ニューヨークのバレエ学校で心技体を磨いたさくらは、
ブルガリアのバレエ団ーステイトオペラ スタラザゴラ に就職が決まり
日本に一時帰国していた。
待っていたヴィザが下り、明後日出発というあわただしさの中、
前から約束していたお茶する日が、完全にお見送りの日(しかもギリギリ!)になった。
JR大阪駅で待ち合わせ、中崎町へ。
ブルガリアのバレエ団では公務員待遇なので、トゥシューズが支給されるが、
当座、自分に合うものを持っていかないのは不安なので三足買ってきたと言っていた。
とにかくものすごいスピードで履きつぶしてしまうものなのだという。
履きつぶしたやつはどうするの?
ニューヨークで棄てにくくて溜めてたら、最後ロッカーから雪崩を起こすぐらいになって、仕方なく棄ててきたという。
売ればいいのに。
そういう趣味の人が嗅いで悦ぶと思うというと
えええ! 今、ぞわぞわって来たと言っていた。(苦笑)
さくらが、ここ感じよさそうといった喫茶はレコードでジャズをかけている
感じのいい店だった。
コルトレーンが流れる。
さくらの意識がふーっとそっちに引っ張られていくのがわかる。
もはや一種のトランスだ。
これ、敏感すぎ。(-_-;)
霊感とはまた違うけど、生活に不自由なほど、敏感ではないか。
だけど、それが、さくらの才能なのだ。
その全部を自分の中で昇華してダンスにしてしまう。
それは混沌として、しかも妖艶だ。
だから身長153センチの彼女が、高さもスタイルもまるで異なる外国人にも混じっても、光るのだ。
「私だって恋をしたい」の第一章胎児のシーン読んだ?
あ、あそこはまだなの。
とその場で開いて、「うわああ、生々しすぎてダメだあ。
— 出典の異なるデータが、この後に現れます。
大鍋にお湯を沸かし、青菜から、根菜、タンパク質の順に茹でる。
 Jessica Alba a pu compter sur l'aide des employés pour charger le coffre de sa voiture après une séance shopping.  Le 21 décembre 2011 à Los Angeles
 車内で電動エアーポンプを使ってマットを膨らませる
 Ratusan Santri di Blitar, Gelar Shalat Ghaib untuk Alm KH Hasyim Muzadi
あとでゆっくりひとりで読みたい」
聞いてると、さくらが「ダメだあ」と言うのは、若者言葉の「ヤバイ」に近い。
否定しているのではなく、ぬるっとコントロール不能のカオスに持っていかれ、トランスに入ってしまうという意味合いだ。
「食人華という、人を食べる華の話も書いたんだけど」
「え、ダメだああ」
そんなに!?
僕が紡ぎだした表現の頂点でやっと感じるヤバイ感じが、ワンワードですぐに入ってくる体質がわかる。
それはバレエというジャンルとは少しずれている。
むしろコンテンポラリーダンス?
変態画家?
それらは全部生々しいカオスという意味において共通している。
そうか、いちいち体に入れるんだ。
疲れそう。
でも踊っているときはそのすべてが透明になるのではないか?
僕もそうして書こうかな?
ああ、コルトレーンが、さくらの体に入っていくのが見える。
さくらが目を閉じ、肩が揺れる。
まだ見たことのない彼女のバレエが見てみたいと本気で思った。
これを全部昇華して踊るなら、普通のバレリーナじゃない。
もっとトータルなアートではないか。
トゥシューズを見せてもらった。
基本的に木製なのだと触ってみて僕はその感触を初めて味わう。
トゥシューズと一緒の撮ろうというと、かわいく持つのではなく、かぶりつく真似をする。
ただしい選択だ。😂
紅茶やコーヒーの味わい方もすべてが共通している。
一種のトランスという意味で。
いちいちトランスに入りすぎやろ。
彼女はあらゆるバイブレーションを清濁併せ呑んでダンスに昇華する特別の才能がある。
繰り返しになるが、
だから、長身の立っただけで美しい外国人に対抗できるのだ。
帰り道、イルミネーションのところで一枚だけ撮ってと言われたので撮った。
僕は彼女のバレエを見に、バリアだらけのブルガリアに電動車いすで行けるだろうか?
ソフィアまで迎えに来てくれるというけど。